J Gastroenterol Hepatol. 2025 May;40(5):1157-1165. doi: 10.1111/jgh.16911. Epub 2025 Feb 25.
The efficacy of primary tumor resection (PTR) for colorectal cancer lung metastases (CRLM) is unclear. This study used the SEER database to investigate if PTR improves prognosis in CRLM patients and developed a nomogram to predict the likelihood of benefiting from PTR.
Patients with CRLM from the SEER database (2010-2019) were included. Propensity score matching (PSM) balanced PTR and non-PTR groups. Kaplan-Meier analysis compared overall and cancer-specific survival. Cox regression identified survival factors. The PTR group was divided into training and validation sets (7:3 ratio) for nomogram development using logistic regression.
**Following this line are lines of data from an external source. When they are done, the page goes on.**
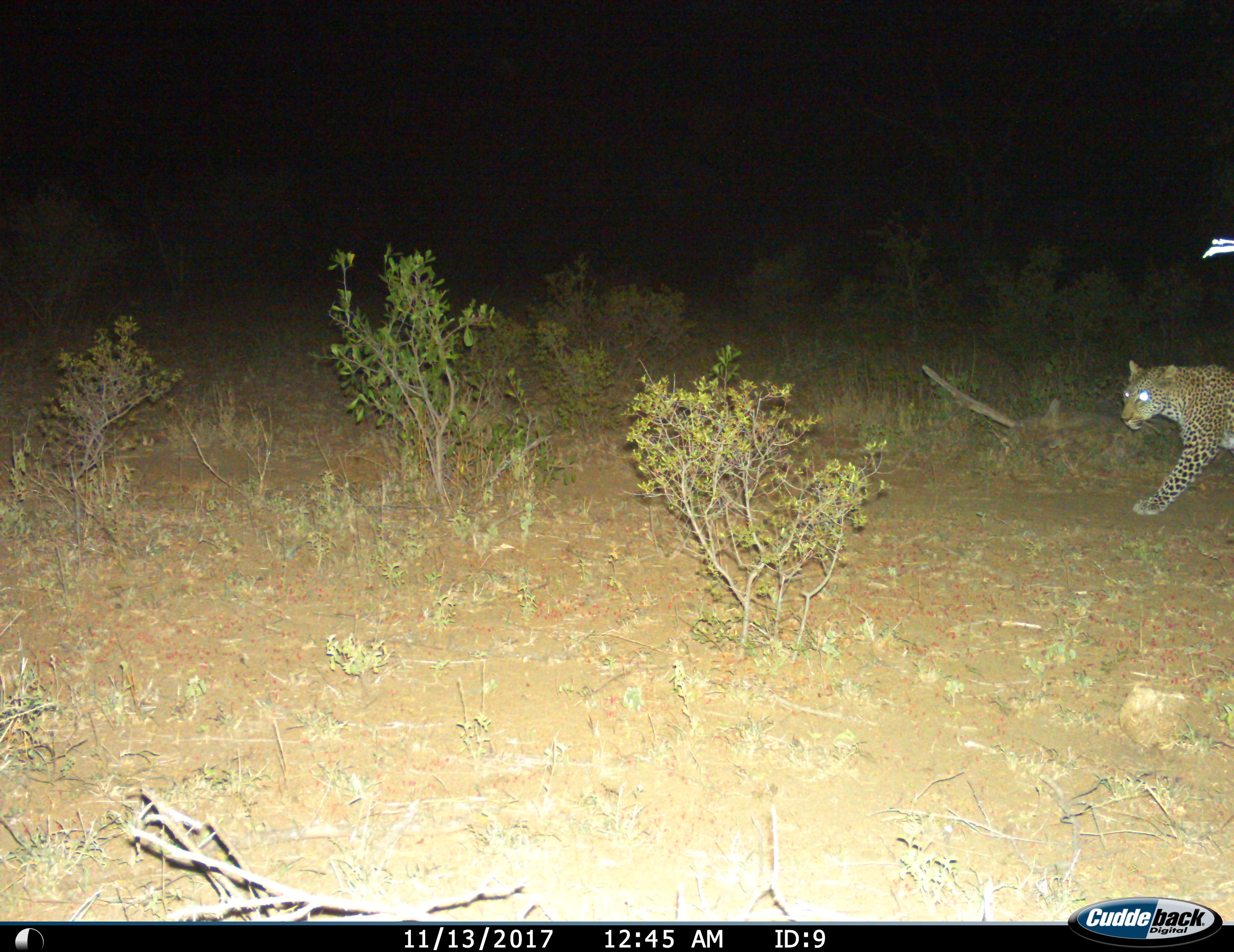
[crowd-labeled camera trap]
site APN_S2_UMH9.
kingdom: Animalia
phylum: Chordata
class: Mammalia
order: Carnivora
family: Felidae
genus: Panthera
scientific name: Panthera pardus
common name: leopard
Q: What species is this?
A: Leopard (Panthera pardus).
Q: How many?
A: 1.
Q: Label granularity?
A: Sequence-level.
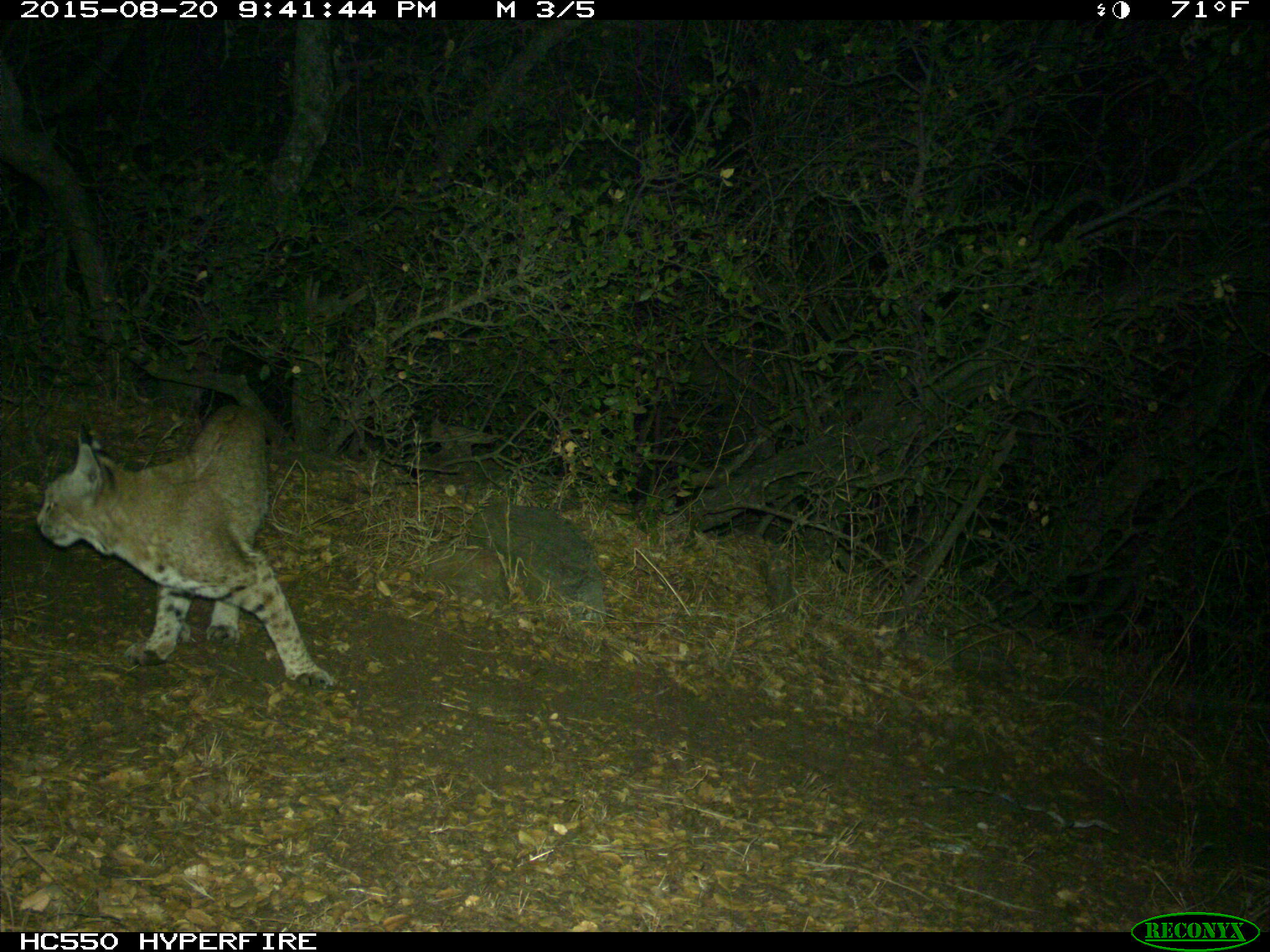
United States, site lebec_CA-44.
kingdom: Animalia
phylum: Chordata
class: Mammalia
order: Carnivora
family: Felidae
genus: Lynx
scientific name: Lynx rufus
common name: bobcat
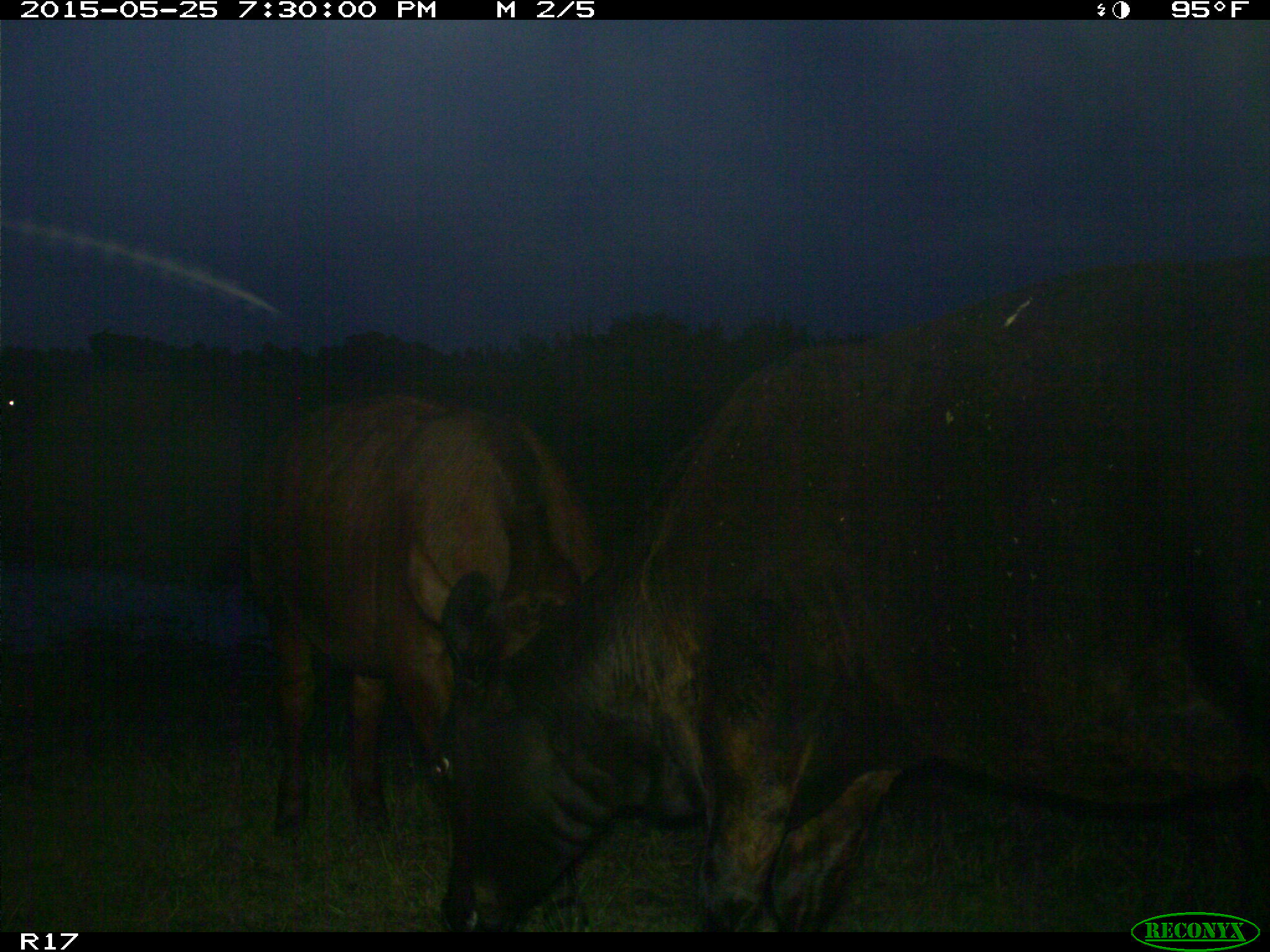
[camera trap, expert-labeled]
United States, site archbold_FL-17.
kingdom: Animalia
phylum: Chordata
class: Mammalia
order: Artiodactyla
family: Bovidae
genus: Bos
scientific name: Bos taurus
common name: domestic cow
Bos taurus (domestic cow).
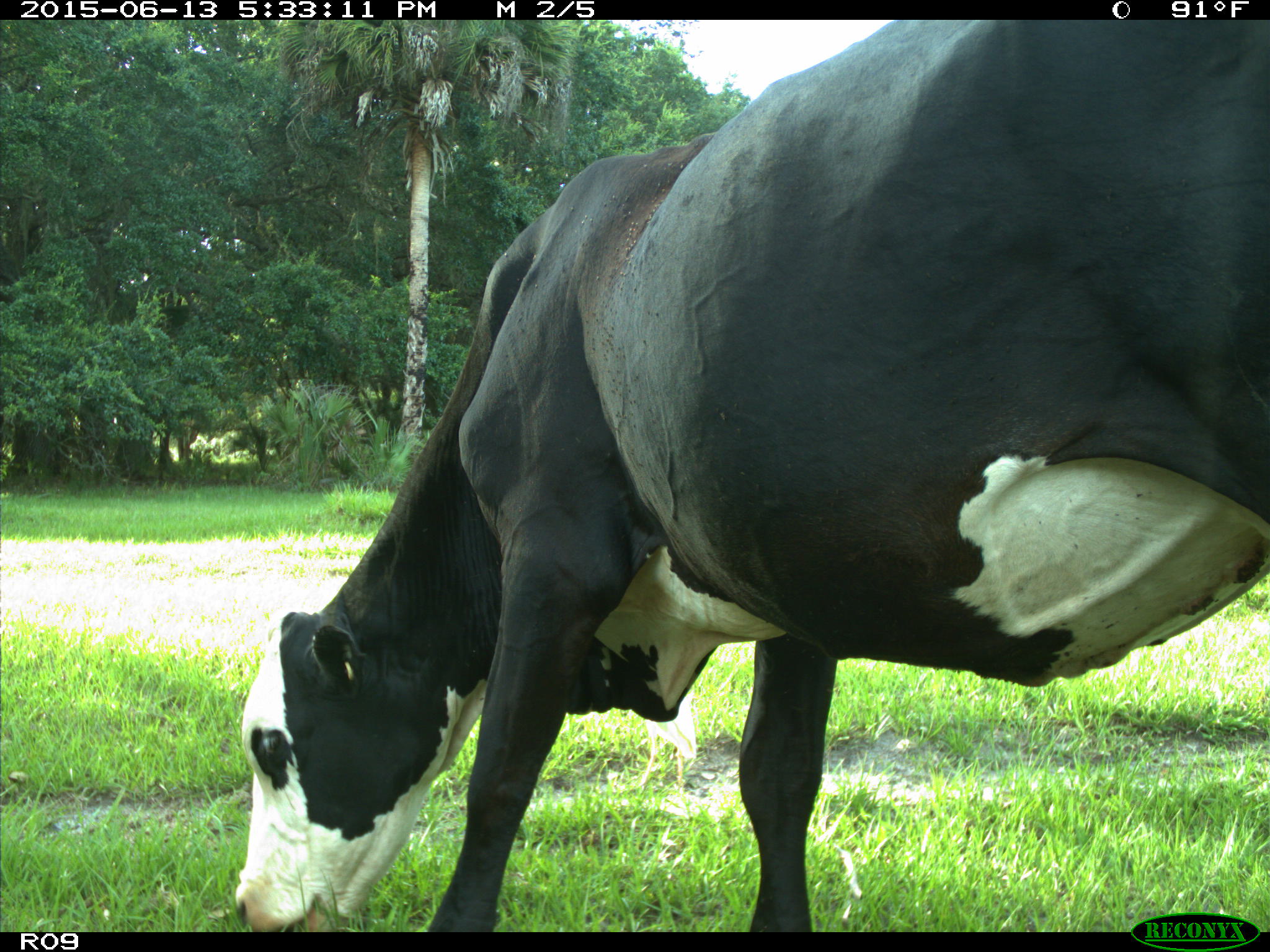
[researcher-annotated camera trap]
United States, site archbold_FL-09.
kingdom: Animalia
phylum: Chordata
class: Mammalia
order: Artiodactyla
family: Bovidae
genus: Bos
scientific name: Bos taurus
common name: domestic cow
Bos taurus (domestic cow).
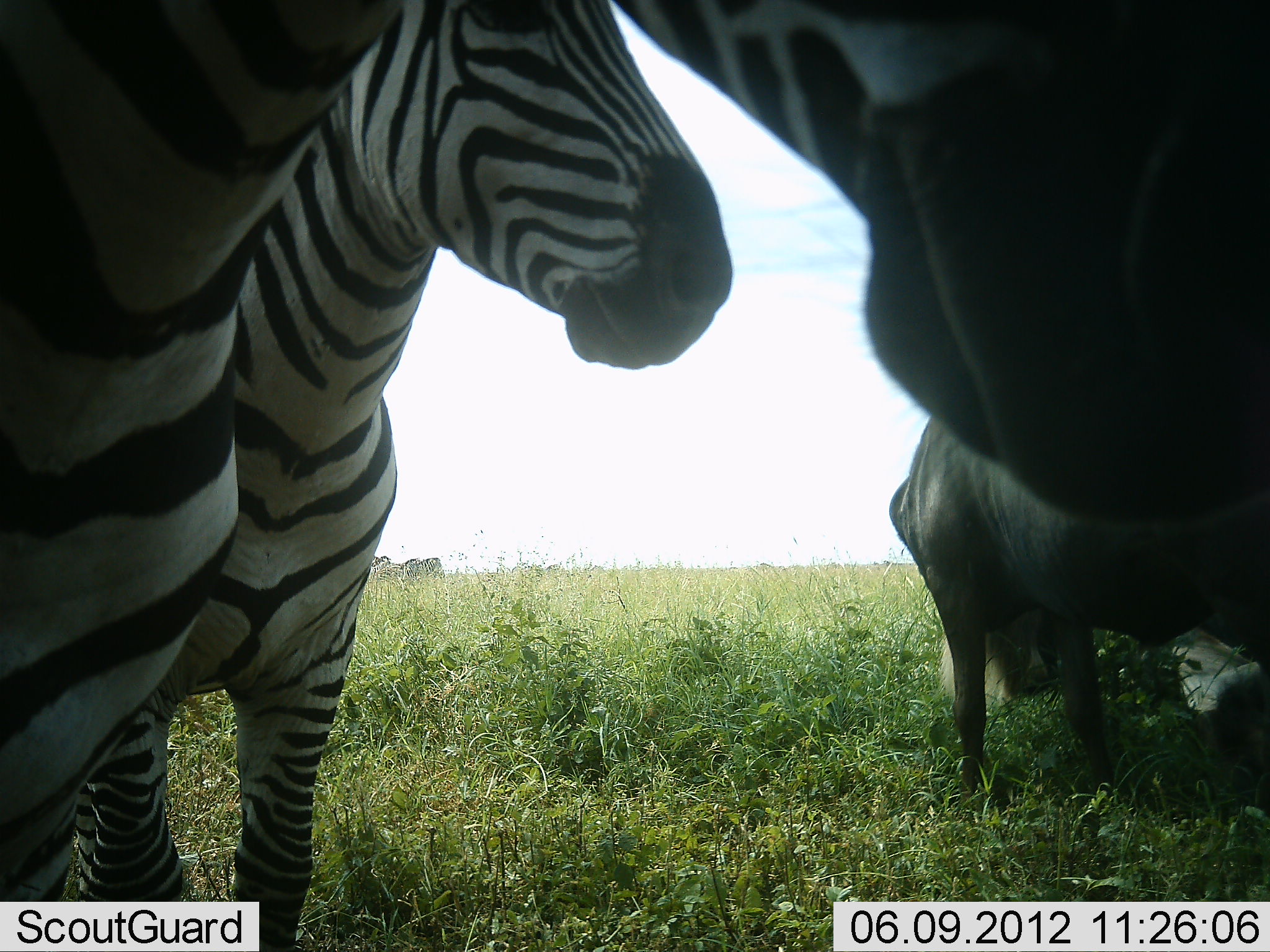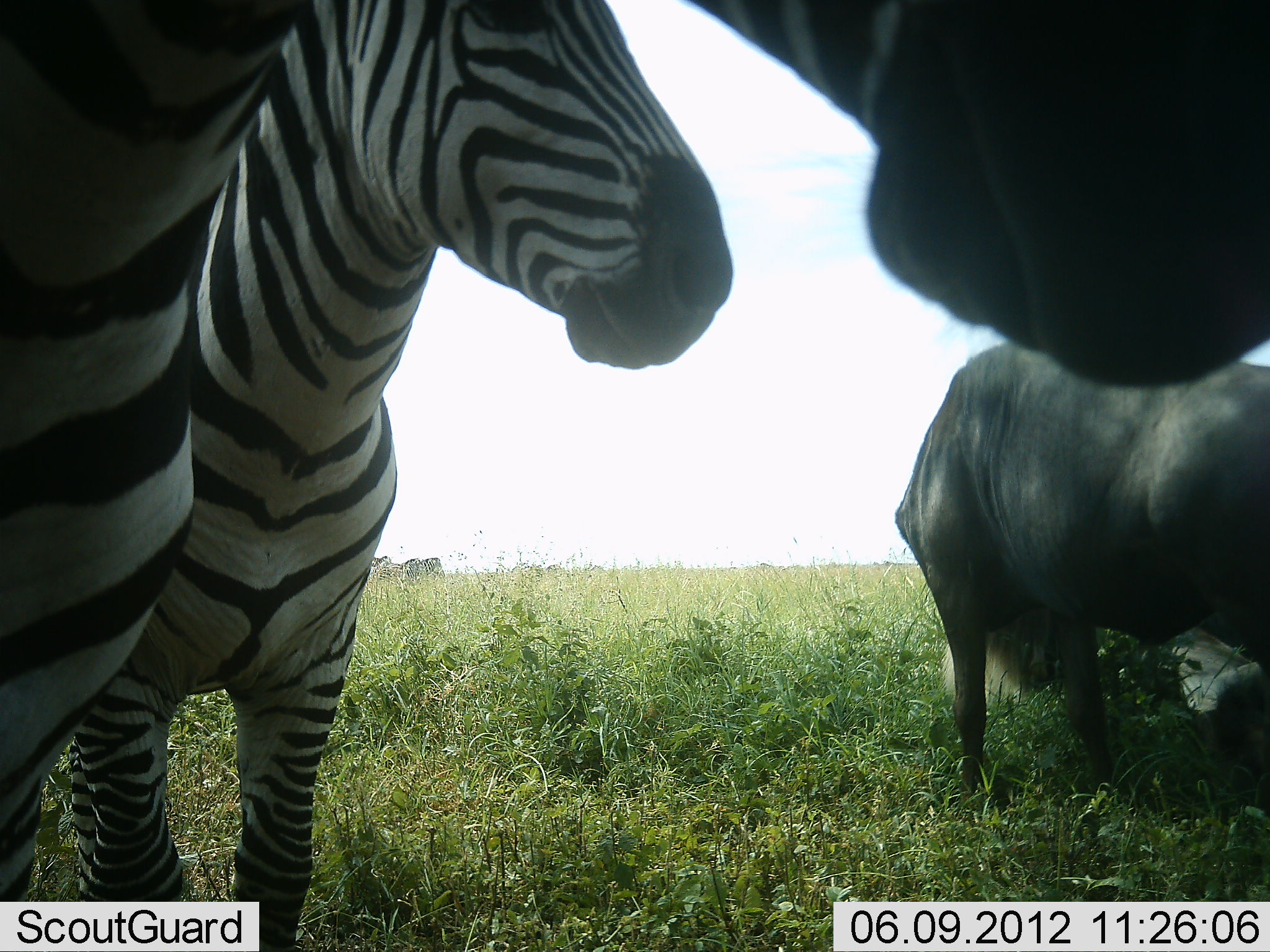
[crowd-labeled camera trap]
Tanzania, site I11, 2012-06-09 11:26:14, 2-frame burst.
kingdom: Animalia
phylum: Chordata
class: Mammalia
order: Artiodactyla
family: Bovidae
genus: Connochaetes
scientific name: Connochaetes taurinus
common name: blue wildebeest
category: wildebeest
Wildebeest (blue wildebeest) (Connochaetes taurinus), count 1. Behavior (volunteer vote fractions): standing 80%, resting 30%, moving 0%, interacting 0%. Young present (vote fraction): 0%. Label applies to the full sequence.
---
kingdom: Animalia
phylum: Chordata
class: Mammalia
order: Perissodactyla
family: Equidae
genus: Equus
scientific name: Equus quagga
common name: plains zebra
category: zebra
Zebra (plains zebra) (Equus quagga), count 2. Behavior (volunteer vote fractions): standing 100%, resting 0%, moving 0%, interacting 0%. Young present (vote fraction): 0%. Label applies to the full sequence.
Nomogram performance was validated using ROC curves, calibration curves, and decision curve analysis.
A total of 3264 CRLM patients were included (2459 with PTR, 805 without). After 1:1 PSM, each group had 484 patients. PTR significantly improved survival (p < 0.001). Logistic regression identified age, race, T-stage, chemotherapy, and metastases to the liver, brain, and bone as risk factors. The nomogram showed excellent predictive performance and clinical utility.
PTR improves survival in CRLM patients, and the nomogram effectively predicts the benefit of PTR.
原发性肿瘤切除(PTR)对结直肠癌肺转移(CRLM)的疗效尚不清楚。本研究使用监测、流行病学和最终结果(SEER)数据库来调查PTR是否能改善CRLM患者的预后,并开发了一种列线图来预测从PTR中获益的可能性。
纳入SEER数据库(2010 - 2019年)中的CRLM患者。倾向评分匹配(PSM)平衡了PTR组和非PTR组。Kaplan - Meier分析比较了总生存期和癌症特异性生存期。Cox回归确定生存因素。使用逻辑回归将PTR组分为训练集和验证集(7:3比例)以开发列线图。使用ROC曲线、校准曲线和决策曲线分析验证列线图的性能。
共纳入3264例CRLM患者(2459例接受PTR,805例未接受)。经过1:1的PSM后,每组有484例患者。PTR显著改善了生存期(p < 0.001)。逻辑回归确定年龄、种族、T分期、化疗以及肝、脑和骨转移为危险因素。该列线图显示出优异的预测性能和临床实用性。
PTR可改善CRLM患者的生存期,且该列线图能有效预测PTR的获益情况。